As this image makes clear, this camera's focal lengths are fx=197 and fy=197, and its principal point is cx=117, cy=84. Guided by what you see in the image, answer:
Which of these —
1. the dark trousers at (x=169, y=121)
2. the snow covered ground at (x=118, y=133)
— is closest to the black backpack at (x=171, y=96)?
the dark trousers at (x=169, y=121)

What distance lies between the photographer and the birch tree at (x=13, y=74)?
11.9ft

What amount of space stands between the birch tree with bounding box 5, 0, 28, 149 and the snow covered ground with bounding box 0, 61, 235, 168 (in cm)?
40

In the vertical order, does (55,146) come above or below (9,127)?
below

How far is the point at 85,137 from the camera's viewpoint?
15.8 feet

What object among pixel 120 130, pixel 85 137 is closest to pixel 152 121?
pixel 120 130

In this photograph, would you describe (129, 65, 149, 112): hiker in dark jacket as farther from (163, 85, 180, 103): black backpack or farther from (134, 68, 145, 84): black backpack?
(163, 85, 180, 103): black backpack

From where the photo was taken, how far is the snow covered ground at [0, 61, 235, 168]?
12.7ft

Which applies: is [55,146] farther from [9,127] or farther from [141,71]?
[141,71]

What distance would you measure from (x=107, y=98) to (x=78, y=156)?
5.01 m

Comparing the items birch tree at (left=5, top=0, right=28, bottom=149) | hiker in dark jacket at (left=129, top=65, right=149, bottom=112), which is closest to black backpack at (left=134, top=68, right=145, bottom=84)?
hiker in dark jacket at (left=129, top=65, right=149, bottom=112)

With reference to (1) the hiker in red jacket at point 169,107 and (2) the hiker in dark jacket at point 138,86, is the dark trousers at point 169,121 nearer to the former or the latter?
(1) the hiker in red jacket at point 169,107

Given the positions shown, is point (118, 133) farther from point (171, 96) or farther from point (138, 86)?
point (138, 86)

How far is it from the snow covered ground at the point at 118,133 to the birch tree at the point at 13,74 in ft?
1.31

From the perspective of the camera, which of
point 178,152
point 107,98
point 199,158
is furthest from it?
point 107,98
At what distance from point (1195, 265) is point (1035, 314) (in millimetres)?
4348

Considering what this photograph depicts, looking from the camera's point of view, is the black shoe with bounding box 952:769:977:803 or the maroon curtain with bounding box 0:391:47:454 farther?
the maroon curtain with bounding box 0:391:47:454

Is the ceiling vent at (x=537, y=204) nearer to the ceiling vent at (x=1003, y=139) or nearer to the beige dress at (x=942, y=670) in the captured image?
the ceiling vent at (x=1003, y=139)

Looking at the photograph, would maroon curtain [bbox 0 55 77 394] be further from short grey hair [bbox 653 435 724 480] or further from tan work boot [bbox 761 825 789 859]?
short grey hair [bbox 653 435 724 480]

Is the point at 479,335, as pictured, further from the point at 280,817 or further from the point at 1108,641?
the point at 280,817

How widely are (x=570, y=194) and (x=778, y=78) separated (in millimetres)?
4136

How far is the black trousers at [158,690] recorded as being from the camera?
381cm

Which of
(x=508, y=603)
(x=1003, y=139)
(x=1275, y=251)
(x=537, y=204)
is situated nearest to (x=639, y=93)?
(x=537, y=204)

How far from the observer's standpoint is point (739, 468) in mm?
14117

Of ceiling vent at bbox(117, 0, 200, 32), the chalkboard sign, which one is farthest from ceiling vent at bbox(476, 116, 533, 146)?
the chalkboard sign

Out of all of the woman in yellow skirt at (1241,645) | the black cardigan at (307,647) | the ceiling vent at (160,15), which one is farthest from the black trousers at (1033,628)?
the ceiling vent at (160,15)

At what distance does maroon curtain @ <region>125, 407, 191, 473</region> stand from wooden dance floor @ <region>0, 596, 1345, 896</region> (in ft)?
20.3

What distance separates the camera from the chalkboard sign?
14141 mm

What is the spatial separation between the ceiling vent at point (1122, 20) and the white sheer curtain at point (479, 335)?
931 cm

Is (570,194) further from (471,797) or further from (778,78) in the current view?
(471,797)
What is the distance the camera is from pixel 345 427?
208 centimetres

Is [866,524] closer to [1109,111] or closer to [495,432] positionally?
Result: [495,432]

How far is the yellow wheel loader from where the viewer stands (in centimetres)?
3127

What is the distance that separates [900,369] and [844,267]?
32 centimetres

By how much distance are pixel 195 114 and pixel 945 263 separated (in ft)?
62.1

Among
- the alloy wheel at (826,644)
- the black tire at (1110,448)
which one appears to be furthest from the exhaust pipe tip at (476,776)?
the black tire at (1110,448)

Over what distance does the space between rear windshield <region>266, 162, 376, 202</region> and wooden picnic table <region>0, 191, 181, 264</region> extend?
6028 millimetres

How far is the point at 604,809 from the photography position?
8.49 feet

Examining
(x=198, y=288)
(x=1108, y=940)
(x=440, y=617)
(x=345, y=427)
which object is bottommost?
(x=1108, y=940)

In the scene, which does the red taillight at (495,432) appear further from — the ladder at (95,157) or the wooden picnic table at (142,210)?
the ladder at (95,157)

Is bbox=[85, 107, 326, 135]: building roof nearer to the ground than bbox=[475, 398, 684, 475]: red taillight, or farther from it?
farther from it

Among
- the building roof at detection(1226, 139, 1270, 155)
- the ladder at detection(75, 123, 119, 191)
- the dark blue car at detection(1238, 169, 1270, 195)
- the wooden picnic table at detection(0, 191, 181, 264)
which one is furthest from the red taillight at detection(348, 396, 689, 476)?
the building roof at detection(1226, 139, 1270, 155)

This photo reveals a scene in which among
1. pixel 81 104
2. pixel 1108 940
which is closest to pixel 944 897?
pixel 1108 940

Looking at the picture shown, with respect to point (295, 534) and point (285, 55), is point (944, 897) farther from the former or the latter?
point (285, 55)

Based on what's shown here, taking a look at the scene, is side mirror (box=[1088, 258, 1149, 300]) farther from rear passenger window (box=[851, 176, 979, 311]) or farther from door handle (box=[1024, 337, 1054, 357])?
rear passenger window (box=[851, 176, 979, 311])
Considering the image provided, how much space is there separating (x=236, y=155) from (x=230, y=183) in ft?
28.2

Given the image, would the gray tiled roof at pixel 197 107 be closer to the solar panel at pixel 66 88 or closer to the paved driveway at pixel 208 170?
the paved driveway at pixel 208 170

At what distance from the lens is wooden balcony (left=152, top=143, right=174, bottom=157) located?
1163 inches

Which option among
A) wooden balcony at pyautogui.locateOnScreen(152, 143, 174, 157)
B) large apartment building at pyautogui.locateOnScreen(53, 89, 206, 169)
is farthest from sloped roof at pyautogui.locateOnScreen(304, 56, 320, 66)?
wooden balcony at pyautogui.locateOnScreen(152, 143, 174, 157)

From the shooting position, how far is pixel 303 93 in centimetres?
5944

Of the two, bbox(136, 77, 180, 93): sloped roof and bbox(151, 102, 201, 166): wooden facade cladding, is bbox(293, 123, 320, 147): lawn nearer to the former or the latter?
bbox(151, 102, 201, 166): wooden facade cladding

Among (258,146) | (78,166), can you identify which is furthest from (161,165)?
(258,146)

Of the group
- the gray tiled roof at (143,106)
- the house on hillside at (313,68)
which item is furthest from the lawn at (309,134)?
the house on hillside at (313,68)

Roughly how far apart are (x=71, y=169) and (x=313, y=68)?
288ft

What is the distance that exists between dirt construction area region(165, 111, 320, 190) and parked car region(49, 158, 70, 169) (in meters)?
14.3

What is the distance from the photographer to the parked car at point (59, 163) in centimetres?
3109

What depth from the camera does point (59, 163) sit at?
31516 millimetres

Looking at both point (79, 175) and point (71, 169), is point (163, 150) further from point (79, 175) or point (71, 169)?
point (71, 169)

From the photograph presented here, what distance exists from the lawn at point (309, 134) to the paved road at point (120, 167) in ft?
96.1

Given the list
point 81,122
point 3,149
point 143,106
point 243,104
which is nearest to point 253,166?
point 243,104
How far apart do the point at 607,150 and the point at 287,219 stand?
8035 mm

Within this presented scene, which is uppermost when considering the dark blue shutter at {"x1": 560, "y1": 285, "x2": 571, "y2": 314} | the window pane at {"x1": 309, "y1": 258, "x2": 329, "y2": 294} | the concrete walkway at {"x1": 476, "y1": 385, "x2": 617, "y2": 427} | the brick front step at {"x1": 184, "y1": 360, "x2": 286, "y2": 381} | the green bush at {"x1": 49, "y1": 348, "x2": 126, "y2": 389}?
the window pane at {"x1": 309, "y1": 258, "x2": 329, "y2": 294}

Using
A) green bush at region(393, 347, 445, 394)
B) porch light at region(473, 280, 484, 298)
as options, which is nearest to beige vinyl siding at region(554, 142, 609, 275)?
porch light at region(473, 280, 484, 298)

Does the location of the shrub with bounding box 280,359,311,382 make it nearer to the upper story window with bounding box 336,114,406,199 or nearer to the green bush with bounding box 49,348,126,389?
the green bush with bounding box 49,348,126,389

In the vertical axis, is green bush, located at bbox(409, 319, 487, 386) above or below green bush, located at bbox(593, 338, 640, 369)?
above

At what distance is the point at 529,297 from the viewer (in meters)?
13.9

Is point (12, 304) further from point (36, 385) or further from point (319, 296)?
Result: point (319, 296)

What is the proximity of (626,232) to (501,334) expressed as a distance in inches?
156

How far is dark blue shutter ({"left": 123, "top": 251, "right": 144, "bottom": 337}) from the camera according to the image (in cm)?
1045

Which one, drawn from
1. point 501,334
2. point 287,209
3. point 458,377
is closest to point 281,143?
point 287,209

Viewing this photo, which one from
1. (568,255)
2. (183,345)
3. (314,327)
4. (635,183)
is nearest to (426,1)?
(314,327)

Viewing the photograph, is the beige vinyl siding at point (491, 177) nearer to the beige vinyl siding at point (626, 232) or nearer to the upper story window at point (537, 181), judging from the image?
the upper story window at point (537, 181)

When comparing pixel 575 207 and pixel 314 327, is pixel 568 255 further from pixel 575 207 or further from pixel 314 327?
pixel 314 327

____________________

Each line from the one containing "What is the proximity" to the end of the records should be echoed exactly, and no other line.

What is the proximity of (626,232) to (501,334) expressed as a distance in inches?
156

How far is dark blue shutter ({"left": 123, "top": 251, "right": 144, "bottom": 337}) from the camera according to the image (in cm)?
1045

Which one, drawn from
1. point 501,334
2. point 287,209
3. point 458,377
is closest to point 281,143?
point 287,209

Viewing this photo, which one from
1. (568,255)
2. (183,345)
3. (314,327)
4. (635,183)
is nearest to (426,1)?
(314,327)

Viewing the photograph, is the beige vinyl siding at point (491, 177) nearer to the beige vinyl siding at point (626, 232) or nearer to the upper story window at point (537, 181), judging from the image?
the upper story window at point (537, 181)

When comparing pixel 575 207 and pixel 314 327, is pixel 568 255 further from pixel 575 207 or further from pixel 314 327?
pixel 314 327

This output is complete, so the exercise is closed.